Request Review of draft-ietf-manet-olsrv2-sec-threats
Requested revision No specific revision (document currently at 04)
Type Last Call Review
Team Ops Directorate (opsdir)
Deadline 2016-12-20
Requested 2016-12-06
Authors Thomas H. Clausen , Ulrich Herberg , Jiazi Yi
Draft last updated 2017-01-10
Completed reviews Secdir Last Call review of -03 by Joseph A. Salowey (diff)
Genart Last Call review of -03 by Elwyn B. Davies (diff)
Opsdir Last Call review of -03 by Victor Kuarsingh (diff)
Assignment Reviewer Victor Kuarsingh
State Completed
Review review-ietf-manet-olsrv2-sec-threats-03-opsdir-lc-kuarsingh-2017-01-10
Reviewed revision 03 (document currently at 04)
Result Has Issues
Completed 2017-01-10
review-ietf-manet-olsrv2-sec-threats-03-opsdir-lc-kuarsingh-2017-01-10-00
Dear Authors,

I have reviewed this document as part of the Operational directorate's ongoing
effort to review all IETF documents being processed by the IESG.  These
comments were written with the intent of improving the operational aspects of
the IETF drafts.
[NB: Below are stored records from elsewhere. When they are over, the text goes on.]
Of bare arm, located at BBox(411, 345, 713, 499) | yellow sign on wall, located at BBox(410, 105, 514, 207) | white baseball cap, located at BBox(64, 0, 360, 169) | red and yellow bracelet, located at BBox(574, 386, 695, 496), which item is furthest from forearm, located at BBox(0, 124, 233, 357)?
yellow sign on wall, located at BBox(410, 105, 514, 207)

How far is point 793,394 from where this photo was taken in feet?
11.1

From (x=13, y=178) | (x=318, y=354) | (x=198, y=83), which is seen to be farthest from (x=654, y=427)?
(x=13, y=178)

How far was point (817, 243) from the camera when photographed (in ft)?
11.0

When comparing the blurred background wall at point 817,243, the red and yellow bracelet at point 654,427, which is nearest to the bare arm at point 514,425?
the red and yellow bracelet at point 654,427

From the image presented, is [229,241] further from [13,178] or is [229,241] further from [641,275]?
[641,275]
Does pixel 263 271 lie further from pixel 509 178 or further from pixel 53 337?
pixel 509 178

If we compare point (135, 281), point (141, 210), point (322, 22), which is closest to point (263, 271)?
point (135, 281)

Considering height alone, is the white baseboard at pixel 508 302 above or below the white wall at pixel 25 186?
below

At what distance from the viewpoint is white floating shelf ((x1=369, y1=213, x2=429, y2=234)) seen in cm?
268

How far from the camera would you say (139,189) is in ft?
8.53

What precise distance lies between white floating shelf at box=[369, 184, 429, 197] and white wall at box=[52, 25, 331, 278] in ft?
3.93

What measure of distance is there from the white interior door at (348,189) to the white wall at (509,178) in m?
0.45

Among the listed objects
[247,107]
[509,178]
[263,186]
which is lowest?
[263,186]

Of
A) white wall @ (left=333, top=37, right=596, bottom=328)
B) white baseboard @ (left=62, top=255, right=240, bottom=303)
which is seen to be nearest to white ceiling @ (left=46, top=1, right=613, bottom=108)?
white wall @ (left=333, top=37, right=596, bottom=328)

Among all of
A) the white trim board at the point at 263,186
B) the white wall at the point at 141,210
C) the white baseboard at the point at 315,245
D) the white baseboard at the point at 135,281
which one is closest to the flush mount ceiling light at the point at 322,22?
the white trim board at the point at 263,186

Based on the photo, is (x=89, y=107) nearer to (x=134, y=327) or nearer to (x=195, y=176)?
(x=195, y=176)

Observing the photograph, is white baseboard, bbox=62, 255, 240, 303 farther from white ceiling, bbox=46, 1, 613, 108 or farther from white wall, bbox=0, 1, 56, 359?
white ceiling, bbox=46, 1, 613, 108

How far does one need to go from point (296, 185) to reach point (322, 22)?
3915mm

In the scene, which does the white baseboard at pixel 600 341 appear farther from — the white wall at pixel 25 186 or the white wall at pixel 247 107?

Comments that are not addressed in last call may be included
in AD reviews during the IESG review.  Document editors and WG chairs should
treat these comments just like any other last call comments.

Document Reviewed - Security Threats for the Optimized Link State Routing
Protocol version 2 Link to Document -
https://tools.ietf.org/html/draft-ietf-manet-olsrv2-sec-threats-03

Summary:

The document analyzes currently assessed (known) security threats for the
OLSRv2 protocol and how these threats may impact a Mobile Ad Hoc Network
(MANET).  The document points to reference documents such as RFC7186, RFC7183,
RFC7188 and RFC7181 and expands on the explanation of security vulnerabilities
and how such vulnerabilities can be mitigated by currently documented security
mechanisms.

Text updates (suggestions / recommendations) are provided below the general
feedback.

General Comments and Feedback:

Overall the document does cover the intention described per the abstract
(summarized above).   Descriptions of the vulnerabilities seem consistent with
documents such as RFC7186 and RFC8183 which already cover detailed explanation
of similar material.

A few comments are noted in the in-line text overview below (some NITs /
suggestions on wording), and a preference for avoiding such conventions which
use taxonomy like "fresh", "lie" with preference for other options like
"recent", "incorrect/ erroneous " may be better suited for such a document.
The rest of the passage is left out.